Google Summer of Code 2018 Work Product Submission



coala

Palash Nigam

I am second year student of B.Tech Computer Science and Engineering at International Institute of Information and Technology, Bhubaneswar, Odisha, India. I worked as a GSoC student under coala to improve coala’s I/O mechanism using FileFactory class and adding features to provide more support for NextGen-Core’s caching mechanism.


Patches Tarball


SHA-256:

11072a232d80160a6142e822b1ab66c28ccd4a72d6ea3762111ecdc922bb8479

Bonding

Phase 1

Phase 2

Phase 3


Links to commits and repositories I've worked on:

Repository Link to Commit/s Description
c  cEPs View

cEP-0026.md: Adds optimize caching cEP.

p  projects View

Updated the details of Optimize Caching project.

p  projects View

optimize_caching.md: Changed primary mentor from adtac to Makman2.

d  devops View

planet.ini: Add palash25 gsoc blog feed.

c  coala View

Added FileFactory class. Objects of this class are used to represent files and replace file contents in the file dict.

c  coala View

Added Directory class. This class will act as an interface to directories providing useful information about them. The objects of this class can be used by bears that operate only on directories and perform analysis based on the things like directory structure.

c  coala View

Added memoized_property. memoized_property is a decorator that caches the properties of FileFactory class.

c  coala View

NextGen_Core.rst: Update caching section.

c  coala View

IO.rst: Add FileFactory docs.

c  coala View

NextGen_Core.rst: Add link to IO docs.

c  coala View

FileFactory: Use cached_property instead of memoized_property.

c  coala View

A new attribute newline was added to FileFactory to force newlines on the file content.

c  coala View

Processing: Add middleware FileDict that provides the bears with the actual file contents instead of the FileFactory objects.

c  coala View

Processing: Modify tests to use actual files instead of hard coded tuples as file content.

c  coala View

Added support for collection types like dict and set for persistent_hash.

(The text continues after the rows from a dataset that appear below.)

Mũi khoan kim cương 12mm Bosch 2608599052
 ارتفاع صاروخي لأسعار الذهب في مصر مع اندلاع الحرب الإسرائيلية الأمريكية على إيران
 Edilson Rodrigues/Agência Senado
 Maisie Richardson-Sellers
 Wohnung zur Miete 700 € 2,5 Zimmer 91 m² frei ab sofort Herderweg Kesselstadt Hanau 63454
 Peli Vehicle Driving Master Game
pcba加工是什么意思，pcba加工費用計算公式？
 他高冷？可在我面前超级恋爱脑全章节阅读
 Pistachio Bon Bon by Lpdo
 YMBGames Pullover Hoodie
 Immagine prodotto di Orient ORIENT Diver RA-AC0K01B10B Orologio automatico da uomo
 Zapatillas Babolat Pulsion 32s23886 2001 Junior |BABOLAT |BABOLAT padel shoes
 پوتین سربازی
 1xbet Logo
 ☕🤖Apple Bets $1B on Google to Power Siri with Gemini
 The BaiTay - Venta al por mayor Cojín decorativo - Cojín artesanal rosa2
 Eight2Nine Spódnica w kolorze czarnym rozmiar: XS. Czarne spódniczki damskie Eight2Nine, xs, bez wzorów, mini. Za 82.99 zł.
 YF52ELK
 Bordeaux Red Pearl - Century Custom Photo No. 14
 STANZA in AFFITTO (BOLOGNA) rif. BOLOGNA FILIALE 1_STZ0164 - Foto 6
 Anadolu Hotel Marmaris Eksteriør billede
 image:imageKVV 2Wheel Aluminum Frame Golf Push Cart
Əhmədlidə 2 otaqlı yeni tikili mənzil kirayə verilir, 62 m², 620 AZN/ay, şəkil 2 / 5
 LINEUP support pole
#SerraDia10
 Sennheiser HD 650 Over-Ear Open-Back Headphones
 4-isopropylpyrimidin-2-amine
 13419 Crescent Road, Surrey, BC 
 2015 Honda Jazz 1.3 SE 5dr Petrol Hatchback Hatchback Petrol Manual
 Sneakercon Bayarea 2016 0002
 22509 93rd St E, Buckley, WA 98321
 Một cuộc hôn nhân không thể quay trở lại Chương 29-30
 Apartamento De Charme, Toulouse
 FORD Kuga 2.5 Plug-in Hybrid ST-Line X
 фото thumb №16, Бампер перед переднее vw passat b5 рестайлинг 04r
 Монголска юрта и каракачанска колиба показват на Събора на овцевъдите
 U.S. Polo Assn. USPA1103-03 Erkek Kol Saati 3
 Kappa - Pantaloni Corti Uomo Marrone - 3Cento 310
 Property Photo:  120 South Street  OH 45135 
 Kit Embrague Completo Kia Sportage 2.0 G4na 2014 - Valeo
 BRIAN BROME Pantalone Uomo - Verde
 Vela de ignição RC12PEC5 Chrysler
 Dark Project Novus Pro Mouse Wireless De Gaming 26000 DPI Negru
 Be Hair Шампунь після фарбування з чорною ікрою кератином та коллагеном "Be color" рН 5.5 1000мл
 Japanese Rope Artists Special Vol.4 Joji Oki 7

Optimize Caching for the NextGen-Core

Work Done

  1. Improved I/O mechanism for coala.
    1. Added a class FileFactory to interface with files and to provide file contents in different forms like string, binary data or as a tuple.
    2. Added a Directory class to interface with directories and provide useful information about them such as the directory path, parent directory and timestamps. This will be later used to implement ignore directories functionality.
    3. Added documentation for FileFactory and improved the NextGen-Core docs.
  2. Caching support.
    1. Cached the properties of FileFactory which turned out to be a significant performance boost in consecutive coala runs.
    2. Added support for unordered collection types in persistent_hash which improved the NextGen-Core’s ability to hash much more complex task objects (which are used in NextGen caching).
  3. Integrated FileFactory with the core.
    1. Added line endings support for FileFactory.
    2. Implemented a middleware FileDict that mimics a dictionary and provides the bears in the old core with the actual file contents instead of the FileFactory objects thereby maintaining backwards compatibility with the old core.
    3. Modified the tests to use actual files and the FileFactory objects instead of hard-coded file contents.

Challenges

One of the first challenges I faced was designing the FileFactory. But with my mentors help we were able to come up with a design that could be used for the NextGen-Core and also maintained compatibility with the old core.

The biggest challenge that I faced these three months for the integration of the aforementioned FileFactory with the core. Initially about thirty tests were failing but after discussing the idea of using a middleware (FileDict) to maintain backwards compatibilty with the old core the test failures were significantly reduced to just six. After a while I discovered that FileFactory was somehow removing line-endings from the file contents which was fixed by adding support for newlines in FileFactory which in turn led to a successful integration.

Work to be done

Two major features were left out because of time constraints:

  1. Ignore directories functionality for the NextGen-Core.
  2. Cache control flags for the NextGen-Core (which was already mentioned as a stretch issue in my GSoC proposal).